* EXERCISE AIM
Print the listing once more, exactly as written.

* DATA SECTION
>>>>
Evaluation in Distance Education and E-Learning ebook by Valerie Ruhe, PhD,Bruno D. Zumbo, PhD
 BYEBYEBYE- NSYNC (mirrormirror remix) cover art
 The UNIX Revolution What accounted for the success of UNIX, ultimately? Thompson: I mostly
<<<<
* RESULT OF THIS TASK
Evaluation in Distance Education and E-Learning ebook by Valerie Ruhe, PhD,Bruno D. Zumbo, PhD
 BYEBYEBYE- NSYNC (mirrormirror remix) cover art
 The UNIX Revolution What accounted for the success of UNIX, ultimately? Thompson: I mostly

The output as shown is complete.